* **Sección de texto**
******************************

Y cuando después de muchos esfuerzos se han hecho poner en relación unos con otros
cada uno de los distintos elementos, nombres y definiciones, percepciones de la vista y
de los demás sentidos, cuando son sometidos a críticas benévolas, en las que no hay
mala intención al hacer preguntas ni respuestas, surge de repente la intelección y
comprensión de cada objeto con toda la intensidad de que es capaz la fuerza humana.
Precisamente por ello cualquier persona seria se guardará muy mucho de confiar por
escrito cuestiones serias, exponiéndolas a la malevolencia y a la ignorancia de la gente.
De ello hay que sacar una simple conclusión: que cuando se ve una composición escrita
de alguien, ya se trate de un legislador sobre leyes, ya sea de cualquier otro tema, el
autor no ha considerado estas cuestiones como muy serias, ni él mismo es efectivamente
serio, sino que permanecen encerradas en la parte más preciosa de su ser. Mientras que
si él hubiera confiado a caracteres escritos estas reflexiones como algo de gran
importancia, «entonces seguramente es que, no los dioses, sino los hombres, le han
hecho perder la razón».
El que haya seguido esta exposición y esta digresión comprenderá perfectamente que, si
Dionisio o cualquier otra persona de mayor o menor categoría ha escrito un libro sobre
las elevadas y primordiales cuestiones referentes a la naturaleza, en mi opinión es que
no ha oído ni aprendido doctrina sana alguna sobre los temas que ha tratado, ya que, de
no ser así, habría sentido el mismo respeto que yo hacia tales verdades y no se habría
atrevido a lanzarlas a un ambiente discorde o inadecuado. Tampoco pudo escribirlo para
que se recordara; pues no hay peligro de que se olviden una vez que han penetrado en el
alma, ya que están contenidas en los más breves términos; sería más bien por una
ambición despreciable, tanto si expuso la doctrina como propia cuanto si pretendió tener
una formación de la que no era digno, ambicionando la gloria que esta formación
comporta. Si una sola entrevista conmigo se la dio a Dionisio, podría ser, pero cómo
pudo ocurrir, sólo Zeus lo sabrá, como dice el tebano. Yo tuve una entrevista con él una
sola vez, como ya conté, pero nunca más volví a hacerlo. En este momento debe
enterarse, quienquiera que se interese por averiguar cómo ocurrieron realmente los
hechos, de los motivos por los que no seguimos las lecciones ni una segunda vez, ni una
tercera, ni ninguna otra. ¿Acaso Dionisio, después de haberme oído una sola vez,
pensaba que ya sabía bastante, y en efecto sabía lo suficiente, ya fuera por
descubrimientos propios o porque había aprendido antes de otros maestros? ¿O juzgaba
que mis explicaciones carecían de valor, o bien, tercera hipótesis, que no estaban a su
altura, sino que le superaban y realmente se sentía incapaz de llevar una vida entregada
a la sabiduría y a la virtud? Porque si pensaba que carecían de valor, esto se contradice
con muchos testigos que afirman lo contrario y que en estas materias serían jueces más
competentes que él. Si creía que había descubierto o aprendido conocimientos, y que
éstos eran valiosos para la educación de un alma libre, ¿cómo hubiera podido, a no ser que se tratara de un hombre extravagante, desdeñar tan fácilmente a la persona que era
su guía y su maestro? Cómo, de hecho, me desdeñó voy a referirlo ahora.

******************************

* **Bloque de datos**
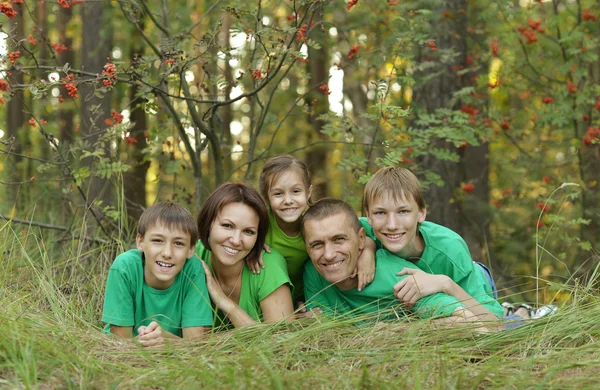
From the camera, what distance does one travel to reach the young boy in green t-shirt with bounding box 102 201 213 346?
3809mm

******************************

* **Tareas a realizar**
1. Reproduzca del fragmento sobre Dionisio todo lo que va desde "Y cuando después" hasta "la fuerza humana.".
2. Según el fragmento sobre Dionisio, ¿cuántas veces se entrevistó con él la persona que habla?
Los datos constituyen un material aparte, independiente del fragmento sobre Dionisio.

* **Respuestas**
1.
Y cuando después de muchos esfuerzos se han hecho poner en relación unos con otros
cada uno de los distintos elementos, nombres y definiciones, percepciones de la vista y
de los demás sentidos, cuando son sometidos a críticas benévolas, en las que no hay
mala intención al hacer preguntas ni respuestas, surge de repente la intelección y
comprensión de cada objeto con toda la intensidad de que es capaz la fuerza humana.

2. Una sola vez.